Most (space-time) efficient way to delete files in the background on Unix like operating systems.
Deleting Items from Filesystems on Unix like systems traditionally requires that one has to recurse into each sub-directory and unlink each entry. This has some drawbacks.
Summary
Plan
** Optimizations/Notes
The Database could grow excessively large, only add files with a size over some configured threshold to it.
While moving data into the 'rmrfd' directories for asynchronous deletion is simple, it may be not sufficient for some use cases. For this a simple API exits.
** Remove 'path' from the filesystem
The 'sync' argument can be one of the following: * -1 :: Asynchronous deletion. The function will return immediately. * 0 :: Synchronous deletion. Return as soon the size to be freed (inventory created) is known. This is useful when the caller only needs to know how much space eventually will be freed. * 1..100 :: Synchronous deletion. Return when as much percent of the space is freed. With this the caller can block until space becomes really available. Due to the nature how filesystems store data this will be inaccurate and the caller has to put more safeguards into place.

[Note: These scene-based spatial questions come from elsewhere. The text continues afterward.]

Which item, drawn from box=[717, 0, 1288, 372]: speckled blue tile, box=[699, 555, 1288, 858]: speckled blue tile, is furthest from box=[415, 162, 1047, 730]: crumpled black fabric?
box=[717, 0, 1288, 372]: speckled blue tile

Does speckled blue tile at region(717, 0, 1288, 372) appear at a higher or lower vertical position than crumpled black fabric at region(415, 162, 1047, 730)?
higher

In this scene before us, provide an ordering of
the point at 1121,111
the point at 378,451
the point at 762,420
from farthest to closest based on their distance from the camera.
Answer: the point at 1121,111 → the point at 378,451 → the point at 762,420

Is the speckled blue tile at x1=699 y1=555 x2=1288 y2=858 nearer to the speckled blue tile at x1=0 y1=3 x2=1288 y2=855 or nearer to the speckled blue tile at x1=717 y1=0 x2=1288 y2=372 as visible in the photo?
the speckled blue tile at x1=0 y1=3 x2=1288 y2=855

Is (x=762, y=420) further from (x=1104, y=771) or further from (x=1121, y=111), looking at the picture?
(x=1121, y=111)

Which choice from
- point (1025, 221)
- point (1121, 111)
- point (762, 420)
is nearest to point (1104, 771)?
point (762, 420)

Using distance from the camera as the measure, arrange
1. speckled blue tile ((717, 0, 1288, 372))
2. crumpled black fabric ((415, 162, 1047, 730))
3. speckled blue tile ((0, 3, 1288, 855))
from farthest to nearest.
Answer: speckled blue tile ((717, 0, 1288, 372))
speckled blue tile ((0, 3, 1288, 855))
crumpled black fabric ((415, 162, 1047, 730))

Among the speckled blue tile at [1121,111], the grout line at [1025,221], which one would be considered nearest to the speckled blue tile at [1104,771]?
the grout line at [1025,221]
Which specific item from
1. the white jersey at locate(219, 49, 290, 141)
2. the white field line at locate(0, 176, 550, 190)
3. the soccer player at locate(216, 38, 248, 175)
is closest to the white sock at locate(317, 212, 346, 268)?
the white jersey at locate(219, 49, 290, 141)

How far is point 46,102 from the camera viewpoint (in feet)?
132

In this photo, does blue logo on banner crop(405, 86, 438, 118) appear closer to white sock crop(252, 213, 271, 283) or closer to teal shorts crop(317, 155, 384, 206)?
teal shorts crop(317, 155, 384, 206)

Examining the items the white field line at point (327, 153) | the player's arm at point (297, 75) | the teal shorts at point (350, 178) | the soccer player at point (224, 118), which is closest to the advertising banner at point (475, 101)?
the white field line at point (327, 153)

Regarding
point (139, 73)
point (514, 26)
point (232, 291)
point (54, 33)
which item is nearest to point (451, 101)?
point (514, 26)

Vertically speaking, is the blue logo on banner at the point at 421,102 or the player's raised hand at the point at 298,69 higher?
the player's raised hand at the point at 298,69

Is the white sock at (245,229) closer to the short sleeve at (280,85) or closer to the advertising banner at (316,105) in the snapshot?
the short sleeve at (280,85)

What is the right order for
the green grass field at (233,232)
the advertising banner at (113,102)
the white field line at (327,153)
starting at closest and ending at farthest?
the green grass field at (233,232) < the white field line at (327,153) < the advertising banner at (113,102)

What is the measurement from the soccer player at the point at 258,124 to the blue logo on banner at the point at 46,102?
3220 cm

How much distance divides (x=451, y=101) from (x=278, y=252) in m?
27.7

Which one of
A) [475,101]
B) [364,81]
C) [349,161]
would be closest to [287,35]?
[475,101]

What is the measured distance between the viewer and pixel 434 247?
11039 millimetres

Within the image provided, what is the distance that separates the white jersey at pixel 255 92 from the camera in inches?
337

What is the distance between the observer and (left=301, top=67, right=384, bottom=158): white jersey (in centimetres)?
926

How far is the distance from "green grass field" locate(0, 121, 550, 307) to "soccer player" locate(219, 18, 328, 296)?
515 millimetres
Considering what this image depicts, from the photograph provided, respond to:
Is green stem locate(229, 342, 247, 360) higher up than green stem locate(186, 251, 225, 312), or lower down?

Being able to limit this by some percentage allows for reasonably fast return while the bulk of slow deletions may still progress in the background.
* Return * 0 :: when asynchronous removal was requested and accepted. * Number of (1k) blocks it will free :: on synchronous removal. * an error code (negative number) :: when anything got wrong.
* Implementation details
This API is a library that operates in the caller context. It connects to the 'rmrfd' over a local socket. Messages between the library and the 'rmrfd' are only informal. The movement of the data into the 'rmrfd' directory will be done by the API itself, thus there is no worry about security implications.
** Protocol
The API opens a session to the daemon for each call, after that a Request/Response textual protocol (with nul terminators) is used. In case of any Error the session ends. Protocol examples are given below for the successful cases, while any request can as well fail with an error number ~ERR nnn\0~.
Query for a given path which 'rmrf' directory to use. There must be an existing 'rmrf' directory on the same filesysystem as the to be deleted object. Further as safeguard this directory must be either on the same directory level or above. Thus with proper placement of 'rmrf' directories one has some limited control over what could be deleted.
Send: PATH /foo/bar/baz\0 Receive: OK /foo/bar/.rmrf/$TMPDIR/\0
Note that the rmrfd reserves and returns a temporary directory for the operations to prevent name collisions.
Move the to be deleted data into the returned temporary directory
In case this fails for some reason the session can just be terminated by closing the fd.
Set the sync policy, start deleting
Send: SYNC 85\0 Receive: OK 12345678\0 // return freed size after a while
A simple commandline utility 'rmrf' that calls above API can be implemented.